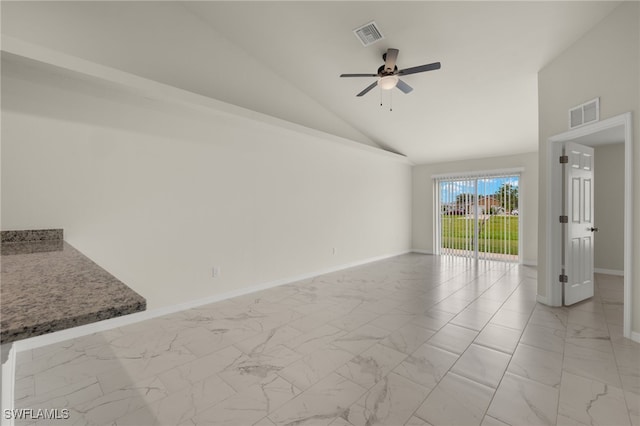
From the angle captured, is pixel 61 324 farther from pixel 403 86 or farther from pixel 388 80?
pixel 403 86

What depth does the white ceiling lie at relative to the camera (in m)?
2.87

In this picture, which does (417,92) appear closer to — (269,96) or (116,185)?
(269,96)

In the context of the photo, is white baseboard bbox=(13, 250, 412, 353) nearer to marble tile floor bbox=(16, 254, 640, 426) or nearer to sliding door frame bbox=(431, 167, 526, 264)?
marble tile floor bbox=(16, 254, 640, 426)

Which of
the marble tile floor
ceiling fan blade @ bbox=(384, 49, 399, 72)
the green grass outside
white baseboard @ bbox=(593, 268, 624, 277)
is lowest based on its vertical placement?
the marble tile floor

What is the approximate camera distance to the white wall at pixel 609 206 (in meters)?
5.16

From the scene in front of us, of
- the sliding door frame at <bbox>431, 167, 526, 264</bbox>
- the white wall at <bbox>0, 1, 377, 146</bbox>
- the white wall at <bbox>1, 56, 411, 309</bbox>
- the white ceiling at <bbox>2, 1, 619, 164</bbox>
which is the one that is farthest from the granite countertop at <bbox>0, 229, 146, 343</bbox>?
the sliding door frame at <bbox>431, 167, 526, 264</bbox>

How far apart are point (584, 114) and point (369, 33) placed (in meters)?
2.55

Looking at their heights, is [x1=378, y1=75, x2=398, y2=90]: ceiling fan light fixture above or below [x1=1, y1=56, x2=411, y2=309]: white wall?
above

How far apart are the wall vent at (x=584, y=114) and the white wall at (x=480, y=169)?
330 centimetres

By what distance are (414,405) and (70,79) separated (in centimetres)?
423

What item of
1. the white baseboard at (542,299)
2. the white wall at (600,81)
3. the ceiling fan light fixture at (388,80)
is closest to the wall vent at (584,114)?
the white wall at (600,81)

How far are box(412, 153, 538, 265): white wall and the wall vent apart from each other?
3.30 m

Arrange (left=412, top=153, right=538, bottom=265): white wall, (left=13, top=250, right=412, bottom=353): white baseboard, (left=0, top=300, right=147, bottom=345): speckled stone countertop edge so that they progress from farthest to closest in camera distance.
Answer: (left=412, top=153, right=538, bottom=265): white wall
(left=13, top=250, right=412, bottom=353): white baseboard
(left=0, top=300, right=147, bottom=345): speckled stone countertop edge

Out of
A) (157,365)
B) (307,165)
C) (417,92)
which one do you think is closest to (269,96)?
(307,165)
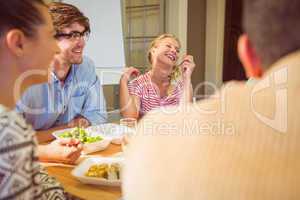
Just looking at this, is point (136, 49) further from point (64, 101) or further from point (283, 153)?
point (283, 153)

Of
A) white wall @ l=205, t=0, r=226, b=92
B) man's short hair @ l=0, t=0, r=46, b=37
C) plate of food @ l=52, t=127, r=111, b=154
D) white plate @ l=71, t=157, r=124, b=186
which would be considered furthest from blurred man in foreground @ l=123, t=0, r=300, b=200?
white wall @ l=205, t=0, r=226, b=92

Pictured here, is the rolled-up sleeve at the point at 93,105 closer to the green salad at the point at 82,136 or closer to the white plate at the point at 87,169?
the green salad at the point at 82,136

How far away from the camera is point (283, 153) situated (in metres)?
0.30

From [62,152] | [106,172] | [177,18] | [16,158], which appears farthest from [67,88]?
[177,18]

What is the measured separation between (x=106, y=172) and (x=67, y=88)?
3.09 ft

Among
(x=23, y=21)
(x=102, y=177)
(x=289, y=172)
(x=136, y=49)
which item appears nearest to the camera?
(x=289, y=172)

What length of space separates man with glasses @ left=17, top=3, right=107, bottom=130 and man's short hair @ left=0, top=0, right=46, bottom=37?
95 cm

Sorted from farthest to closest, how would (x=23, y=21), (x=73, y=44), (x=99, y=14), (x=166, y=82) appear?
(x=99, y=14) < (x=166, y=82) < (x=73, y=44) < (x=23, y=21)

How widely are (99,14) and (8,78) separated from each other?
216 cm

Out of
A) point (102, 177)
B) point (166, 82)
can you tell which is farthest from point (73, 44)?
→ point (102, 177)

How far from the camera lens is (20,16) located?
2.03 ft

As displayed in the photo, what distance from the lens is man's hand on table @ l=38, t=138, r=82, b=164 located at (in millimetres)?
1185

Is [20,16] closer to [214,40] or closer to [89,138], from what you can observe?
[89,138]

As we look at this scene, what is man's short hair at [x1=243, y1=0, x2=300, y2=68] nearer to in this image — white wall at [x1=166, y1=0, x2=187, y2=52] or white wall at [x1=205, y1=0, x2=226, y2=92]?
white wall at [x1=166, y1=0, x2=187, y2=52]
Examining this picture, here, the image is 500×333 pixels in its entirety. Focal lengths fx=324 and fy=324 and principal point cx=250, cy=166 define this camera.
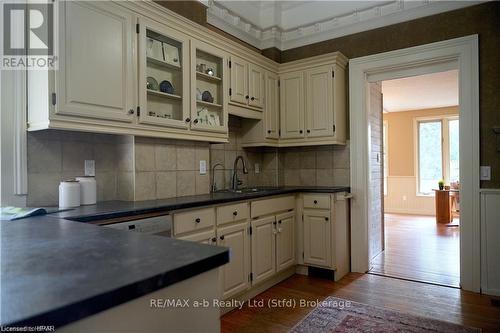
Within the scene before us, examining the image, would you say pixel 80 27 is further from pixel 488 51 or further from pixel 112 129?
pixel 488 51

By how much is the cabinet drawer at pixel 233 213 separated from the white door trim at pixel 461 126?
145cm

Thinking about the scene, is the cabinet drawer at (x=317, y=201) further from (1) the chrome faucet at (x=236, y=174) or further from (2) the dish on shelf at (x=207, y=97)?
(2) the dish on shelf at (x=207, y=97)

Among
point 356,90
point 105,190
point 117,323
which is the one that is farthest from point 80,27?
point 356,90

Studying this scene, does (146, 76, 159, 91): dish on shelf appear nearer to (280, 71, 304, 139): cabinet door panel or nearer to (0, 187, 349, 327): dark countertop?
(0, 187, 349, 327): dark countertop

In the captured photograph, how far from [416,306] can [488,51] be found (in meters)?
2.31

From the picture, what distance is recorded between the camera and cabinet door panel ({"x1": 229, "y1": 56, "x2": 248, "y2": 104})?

◆ ◆ ◆

- To be done:
Quote word for word every line from the one containing "Thinking about the" through the final line of the rows, including both of those lines.

- Response:
Thinking about the scene, is the cabinet drawer at (x=317, y=201) further from (1) the chrome faucet at (x=236, y=174) or further from (2) the dish on shelf at (x=207, y=97)?
(2) the dish on shelf at (x=207, y=97)

Among
point 356,90
point 105,190
point 117,323
which is the one that is farthest from point 80,27?
point 356,90

Studying this scene, does (146, 76, 159, 91): dish on shelf appear nearer to (280, 71, 304, 139): cabinet door panel or nearer to (0, 187, 349, 327): dark countertop?
(0, 187, 349, 327): dark countertop

In the captured photograph, how far from [416,306] can [488,51] be found (in meters)?
2.31

From the picture, what distance is recorded between the camera and cabinet door panel ({"x1": 229, "y1": 56, "x2": 248, "y2": 104})?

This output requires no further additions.